Crítica: Bom Garoto (Good Boy) | 2023

Christian (Gard Løkke), um rapaz charmoso e tímido, conhece a descompromissada estudante Sigrid (Katrine Lovise Øpstad Fredriksen), em um aplicativo de relacionamentos. A atração de um pelo outro é orgânica e imediata, apesar de suas diferentes personalidades. Então, quando Christian propõe a Sigrid que ela passe a noite em sua casa após seu primeiro encontro, ela não hesita em aceitar.

Bom Garoto (Good Boy, NOR, 76 min.), tem início como uma típica comédia romântica independente; o diálogo é adequadamente meloso e o ritmo é ligeiro, na mesma velocidade do romance que desabrocha entre as partes do casal recém-formado. Portanto, quando Christian confessa a Sigrid que ele tem um cachorro chamado Frank, tanto ela quanto o público (pelo menos aqueles que não sabem onde estão se metendo), não acha nada demais. Pelo menos até a manhã seguinte após ela passar a noite; Frank na verdade não é um cachorro, mas sim um homem numa fantasia de cachorro.

● Instruções do exercício
Redigite integralmente a crítica do filme Bom Garoto, sem alterar nenhum caractere. Os registros não são necessários para esta atividade.

● Registros listados
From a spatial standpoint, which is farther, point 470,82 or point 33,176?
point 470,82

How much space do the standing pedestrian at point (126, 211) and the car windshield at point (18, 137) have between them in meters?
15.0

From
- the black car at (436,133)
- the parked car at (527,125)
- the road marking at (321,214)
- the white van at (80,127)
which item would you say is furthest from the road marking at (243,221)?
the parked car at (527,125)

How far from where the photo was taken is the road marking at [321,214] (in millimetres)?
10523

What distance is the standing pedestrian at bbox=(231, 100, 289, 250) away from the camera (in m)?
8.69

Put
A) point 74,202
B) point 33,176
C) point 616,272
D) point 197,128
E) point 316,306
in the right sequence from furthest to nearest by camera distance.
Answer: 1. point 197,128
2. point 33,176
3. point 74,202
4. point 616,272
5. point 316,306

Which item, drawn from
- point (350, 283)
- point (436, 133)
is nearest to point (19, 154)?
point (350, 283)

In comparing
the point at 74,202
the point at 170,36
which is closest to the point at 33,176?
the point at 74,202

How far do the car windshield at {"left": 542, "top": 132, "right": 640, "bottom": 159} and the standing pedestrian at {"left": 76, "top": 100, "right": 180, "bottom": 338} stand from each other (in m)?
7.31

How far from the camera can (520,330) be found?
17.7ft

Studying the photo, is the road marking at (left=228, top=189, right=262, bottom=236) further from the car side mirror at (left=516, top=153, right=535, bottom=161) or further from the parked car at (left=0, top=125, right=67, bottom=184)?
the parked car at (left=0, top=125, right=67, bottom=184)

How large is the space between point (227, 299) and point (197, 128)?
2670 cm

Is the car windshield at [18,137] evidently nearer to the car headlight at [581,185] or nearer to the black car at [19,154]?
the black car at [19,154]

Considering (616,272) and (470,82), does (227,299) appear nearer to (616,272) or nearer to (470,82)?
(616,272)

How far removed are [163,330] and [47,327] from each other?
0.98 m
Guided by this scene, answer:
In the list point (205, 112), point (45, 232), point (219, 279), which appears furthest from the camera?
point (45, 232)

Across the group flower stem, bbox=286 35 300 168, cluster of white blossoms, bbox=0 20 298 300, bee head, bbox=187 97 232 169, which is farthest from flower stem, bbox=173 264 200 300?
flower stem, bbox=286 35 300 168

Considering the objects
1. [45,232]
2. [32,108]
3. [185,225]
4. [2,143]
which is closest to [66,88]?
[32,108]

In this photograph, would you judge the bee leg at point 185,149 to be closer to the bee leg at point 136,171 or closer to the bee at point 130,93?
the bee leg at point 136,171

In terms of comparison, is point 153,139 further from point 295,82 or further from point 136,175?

● Resposta completa
Crítica: Bom Garoto (Good Boy) | 2023

Christian (Gard Løkke), um rapaz charmoso e tímido, conhece a descompromissada estudante Sigrid (Katrine Lovise Øpstad Fredriksen), em um aplicativo de relacionamentos. A atração de um pelo outro é orgânica e imediata, apesar de suas diferentes personalidades. Então, quando Christian propõe a Sigrid que ela passe a noite em sua casa após seu primeiro encontro, ela não hesita em aceitar.

Bom Garoto (Good Boy, NOR, 76 min.), tem início como uma típica comédia romântica independente; o diálogo é adequadamente meloso e o ritmo é ligeiro, na mesma velocidade do romance que desabrocha entre as partes do casal recém-formado. Portanto, quando Christian confessa a Sigrid que ele tem um cachorro chamado Frank, tanto ela quanto o público (pelo menos aqueles que não sabem onde estão se metendo), não acha nada demais. Pelo menos até a manhã seguinte após ela passar a noite; Frank na verdade não é um cachorro, mas sim um homem numa fantasia de cachorro.